### 本文の抜粋 ###
B‐15 憲法九条制定の舞台裏
元首相で憲法制定に携わった幣原喜重郎の次の言葉が参考になる。かなり思い切った発言なので掲げる。
「非武装宣言ということは、従来の観念からすれば全く狂気の沙汰である。だが今では正気の沙汰とは何か。武装宣言が正気の沙汰か。それこそ狂気の沙汰である」(憲法調査会資料から)。
それに次のフレーズが続く。
要するに世界は今一人の狂人を必要としているということである。何人かが自ら 買って出て狂人とならない限り、世界は軍拡競争の蟻地獄から抜け出すことができないのである。これは素晴らしい狂人である。世界史の扉を開く狂人である。その歴史的使命を日本が果たすのだ。
(鉄筆編『日本国憲法 9条に込められた魂』鉄筆、2016年)
これは、第44代内閣総理大臣・幣原喜重郎への1951年に実施されたインタビュー録で、そのタイトルは『幣原先生から聴取した戦争放棄条項等の生まれた事情について』である。発行は憲法調査会の事務局であり、上記の本はそのインタビューの内容を全文掲載したものである。インタビューアーは当時の衆議院議員平野三郎である。
マッカーサーもおおむね承知した草案を内閣総理大臣・幣原喜重郎が持って行ったところ、天皇はそれを受け入れるとともに「徹底した改革案をつくれ。その結果天皇がどうなってもかまわぬ」と言われた、との記録が残されている(『同上』)。
「天皇がどうなってもかまわぬ」とのヒロヒトの発言の意図や真偽や背景はいっさい不明である。(ただし天皇ヒロヒトが必死になって保身と天皇制護持に走っていたことは、内閣総理大臣・幣原喜重郎をヒロヒトが推していたとの説があることからも窺い知ることができる:筆者註)。
これで非武装方針が決まり、同時に当初連合国による戦犯リストに挙がっていた天皇ヒロヒトの名がマッカーサー元帥によって外されたのであった。
辺見庸は疑義を呈する。
「天皇制を維持するために武装しない、非武装を宣言するということだったのではないか。どうもそうとしか考えられないようなところがある。いわゆる先回りの形で〈死中に活〉を持ち(ママ)出して、日本占領連合軍の最高司令官で占領政策全般を統括していたマッカーサー元帥に驚きを持って(ママ)受け入れられたというわけです。おまえさん達の方から言うのかいと」。
### 抜き出した記録 ###
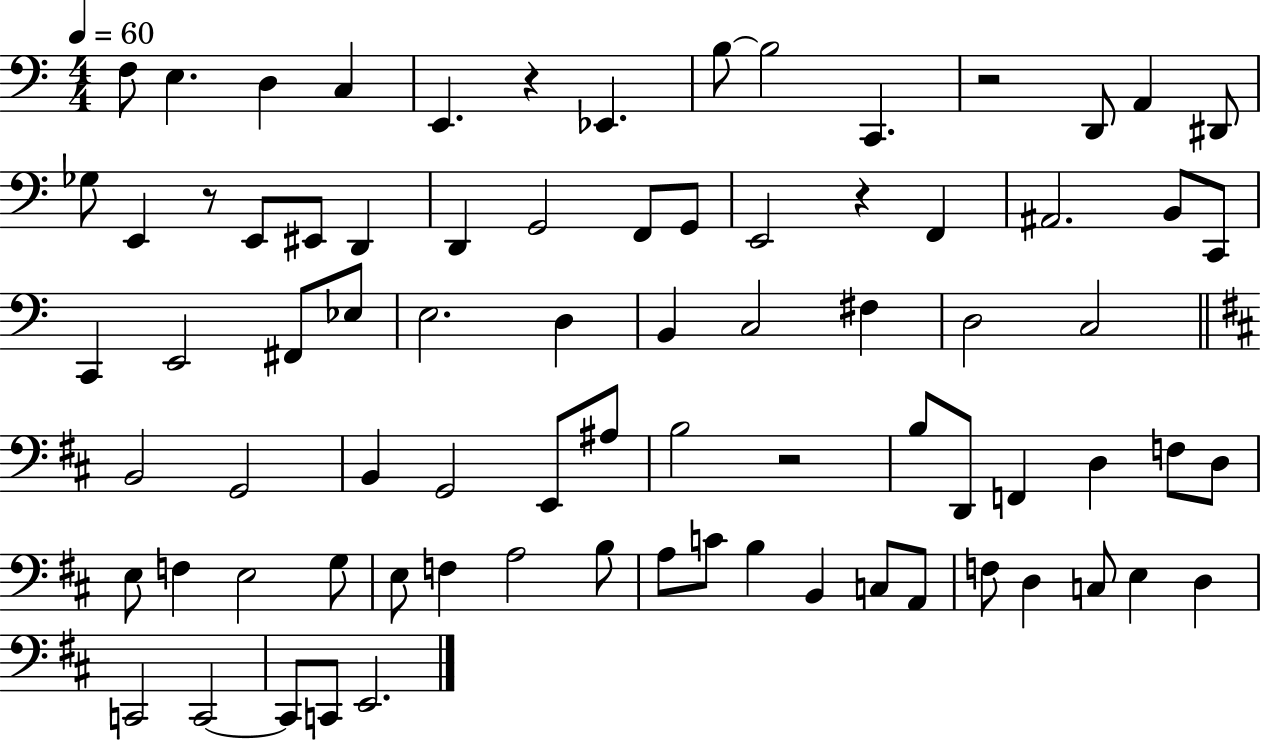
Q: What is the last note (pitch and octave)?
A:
###
### 抜き出した記録 ###
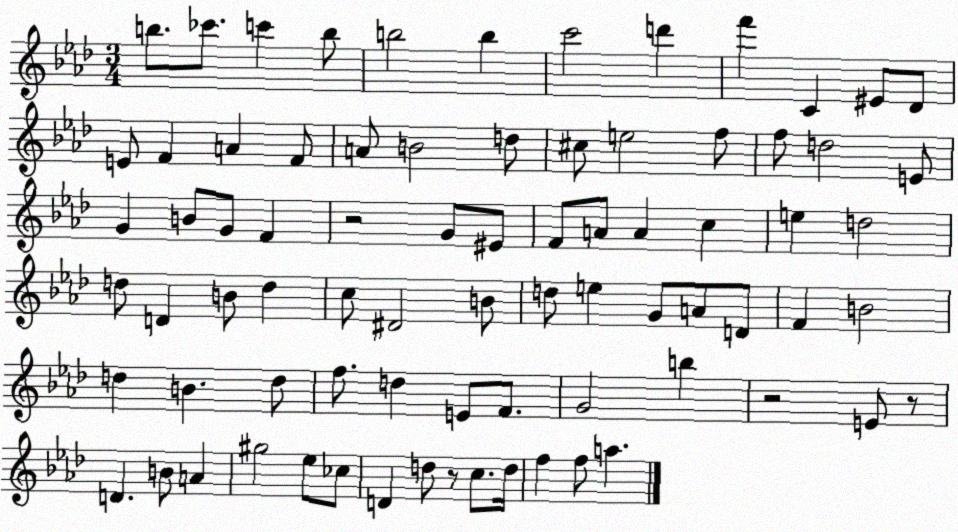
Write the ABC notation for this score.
###
### 抜き出した記録 ###
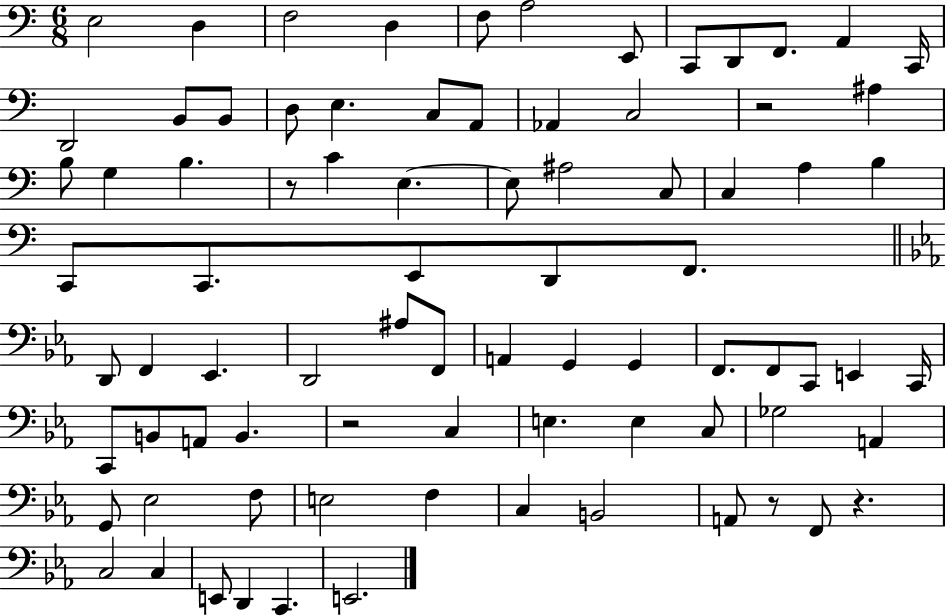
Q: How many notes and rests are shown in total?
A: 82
###
> _やること_:
1. 記録の中から「What」という文字列を含む行を、一つ残らず集めてください。大文字と小文字は区別します。
2. 憲法九条の成り立ちをめぐる文章を、最後の文のあとから書き継いでください。

> _回答_:
1.
Q: What is the last note (pitch and octave)?

2.
出典:辺見庸講演会実行委員会編『4.3 辺見庸大阪講演会 怒りと絶望は、どのように表現するべきか―「戦争の時代」のたちいふるまいについて』辺見庸講演会実行委員会、20ページ。(講演会は、2016年4月3日に開催された)。
いっそ天皇制は滅失する方が良い。天皇を天皇制の呪縛からの解放することや、天皇制機能の大幅な縮減ではだめなのだ。天皇制がなくなることによって天皇制ファシズムへの回路を絶つこができ、そして人びとは個と民主主義の確立への助走を始められるのだ。
B‐14 報復は報復を呼ぶ。アベはそれを知っていながら、自衛の名のもとに「殺し」、「殺される」状況作りに突っ走っている。
軍備増強しても、日米安保があっても、集団的自衛権を行使したって、いざ戦争になれば国民を守ることはできない。自衛隊だけでなく官民挙げて関与させられ犠牲者は百万人いや千万人以上が犠牲になるおそれさえある。「殺し」「殺される」社会をなくすことこそ目指すべきなのに。
→北朝鮮もアメリカも「自衛」を唱えている。そのためには先制攻撃も辞さないと宣言し合っている。アベはそこに割って入り、日本も「自衛」のためにアメリカにくっ付いて北朝鮮を攻撃すると叫んでいる。そのあおりでダメージを受けるのはわれわれ国民である。アメリカは日本をスケープ・ゴーツにして本土は無傷かもしれないのだ。
辺見庸は言う。「憲法の前文と九条は、国家が宿命的に持つ暴力性を否定している」と。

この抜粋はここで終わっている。